Red cherry shrimp are the hardiest of the commonly available FW ornamental shrimp species.


----------



## discus-jack96 (Mar 28, 2010)

they look very nice what parameters do they need e.g ph


----------



## msnikkistar (Mar 23, 2010)

They live in a very wide array of water parameters to be honest. So there really isn't a set water parameter for them.


----------



## discus-jack96 (Mar 28, 2010)

least thats ok


----------



## Mlanza (May 10, 2010)

epicfish has great cherry shrimp.. all 20 of mine survived


----------



## Captivate05 (Feb 23, 2010)

Epicfish's shrimp are awesome! Mine are maturing to a very bright red, and are breeding well.


----------



## dish418 (May 27, 2010)

I would like to get some as well. I have Mollies, Several different Tetra's, Gourami's and a Loach. Would any of these give the shrimp a hard time?


----------



## Da Plant Man (Apr 7, 2010)

The loaches I suppose, but if you get enough RCS I dont think it will be a problem, they breed so fast.


----------



## discus-jack96 (Mar 28, 2010)

what size shoal would be good for a 10 gal tank and a 40 gal(because these guys look realy nice )


----------



## fishsandwitch (Apr 20, 2008)

All the fish you listed could kill shrimp. It just depends on what kind of loaches ect.

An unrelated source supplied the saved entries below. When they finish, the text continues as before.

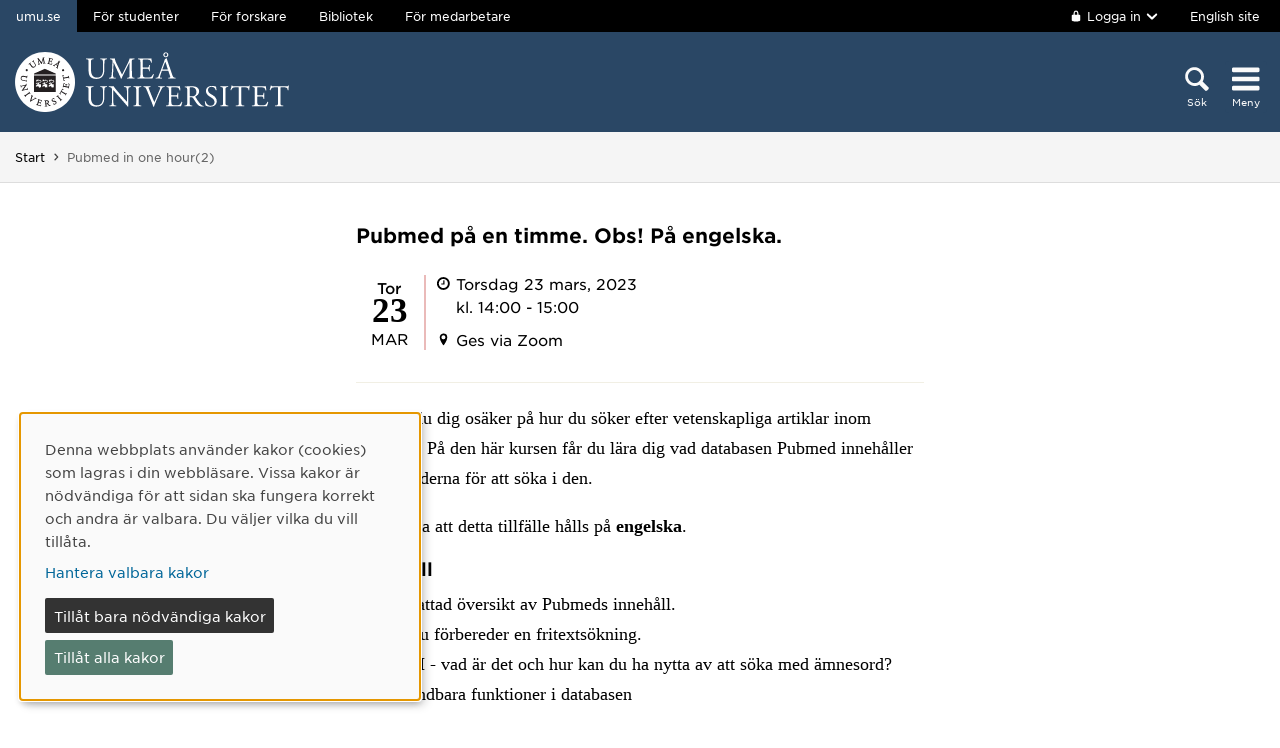

--- FILE ---
content_type: application/javascript
request_url: https://www.umu.se/Scripts/Validators/MaxLengthValidator.js
body_size: 90
content:
(function ($) {

    var utilsSvc = epi.EPiServer.Forms.Utils;

    // extend the EpiForm JavaScript API in ViewMode
    $.extend(true, epi.EPiServer.Forms, {
        // extend the Validator to validate Visitor's value in Clientside.        
        Validators: {
            "EPiUmU.Business.Validation.Forms.MaxLengthValidator": function (fieldName, fieldValue, validatorMetaData) {
                // this function is used to validate visitor's data value in ViewMode

                if (!validatorMetaData || !validatorMetaData.model || !validatorMetaData.model.maxLength || fieldValue === "") {
                    // This element is valid
                    return { isValid: true };
                }

                if (fieldValue.length > validatorMetaData.model.maxLength) {
                    var message = utilsSvc.stringFormat(validatorMetaData.model.message,
                        [validatorMetaData.model.maxLength]);
                    return { isValid: false, message: message };
                }

                return { isValid: true };
            }
        }
    });
})($$epiforms || $);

But you should buy 20, breed them, and then stock the tanks with fish. 

As far a stocking, I have about 500 in my 55g.


----------



## Mr. Fisher (Mar 24, 2009)

amanos are also robust shrimp.


----------



## discus-jack96 (Mar 28, 2010)

thanks guys


----------



## bulrush (May 7, 2007)

Mollies, Several different Tetra's, Gourami's will all harass the shrimp. Make sure you have lots of cover, piles of rocks, and plants for the RCS to hide in. Red Cherry Shrimp, relative to other shrimp species, are pretty hardy. They adapt well to almost any water condition, even my naturally soft water. 

I thought I might have problems with the shrimp in my soft water but I haven't.

For more info on care and breeding of RCS, try this: 
http://www.wikihow.com/Breed-Red-Cherry-Shrimp


----------